■ Document section
▽

It was about 1 o'clock Friday night when flames were discovered
in the south east corner of the upper room in the court-house
building. Before the alarm had gathered together many of our citizens
the flames had grown to such a body that the upper room could
not be reached by the stairway without much danger to the persons
making the attempt. And yet upon that floor in the southwest corner,
directly opposite the locality where the fire was supposed to
have originated, was the room where were kept all the records
of the county, and there seemed no probability that any of them
could be saved. A ladder was brought and the window of the room
reached and broken in by some of our young men, but to no profit,
for on the admission of air, the flames which as yet had not penetrated
it, burst forth with demonical fury, driving back by their intense
heat, these heroic young men and baffling all their efforts to
save the valuable books and papers from the oblivion of the flames.
But it was all to no purpose. The "wild, wild winds"
fanned to dreadful madness the fierce jets of fire, that seemed
to kiss the very darkness of the cloud begirted heavens and all
the air was filled with burning leaves, the eternal farewells
of those silent but darling reminiscences of our county's past;
and today, among the smoldering ruins, is to be found all that
is left of the records of our county.
Everything in the Sheriff's office was saved, the tax books being
carried every night to Captain WINFREY's house. The room was on
the northwest corner of the building and the last part of the
office to succumb to the flames.
The loss to the county in the complete destruction of its records
is irreparable, while the consuming of the building is the severing
of associations which with our older citizens, have served to
link the present with the dim and shadowy past.

△

■ Questions to answer
1/ Rewrite the courthouse fire account, beginning at the words "fanned to dreadful" and stopping after "of our county.", with "burning leaves" changed to "glowing pages".
2/ Translate this sentence from the courthouse fire account into Spanish: "Everything in the Sheriff's office was saved, the tax books being carried every night to Captain WINFREY's house."
3/ Does the courthouse fire account agree with each statement? Answer yes or no for each and quote the words that decide it.
(a) The flames were first found in the southeast corner of the upper room.
(b) Young men reached the records room through its window and carried the county records out.
(c) The Sheriff's office was in the southwest corner of the building.
The listing after this account is separate material.

■ Data block
▽

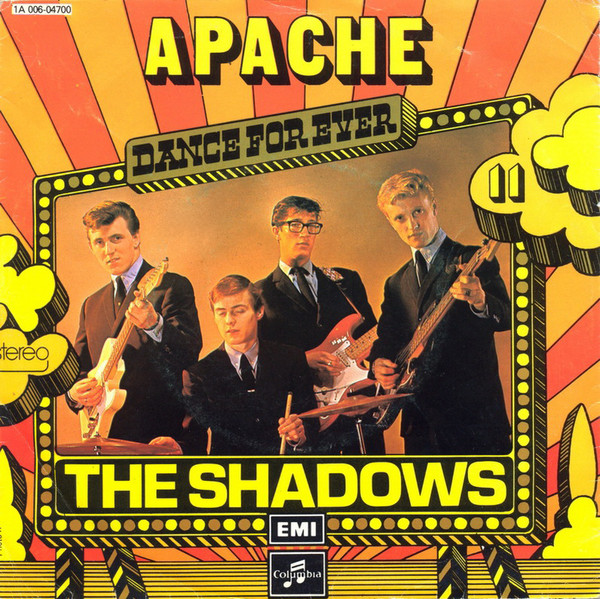 The Shadows『Apache』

△

■ Answers for this exercise
1/
fanned to dreadful madness the fierce jets of fire, that seemed
to kiss the very darkness of the cloud begirted heavens and all
the air was filled with glowing pages, the eternal farewells
of those silent but darling reminiscences of our county's past;
and today, among the smoldering ruins, is to be found all that
is left of the records of our county.

2/ Todo lo que había en la oficina del alguacil se salvó; los libros de impuestos se llevaban cada noche a la casa del capitán WINFREY.

3/
(a) Yes: "flames were discovered in the south east corner of the upper room"
(b) No: "broken in by some of our young men, but to no profit"
(c) No: "The room was on the northwest corner of the building"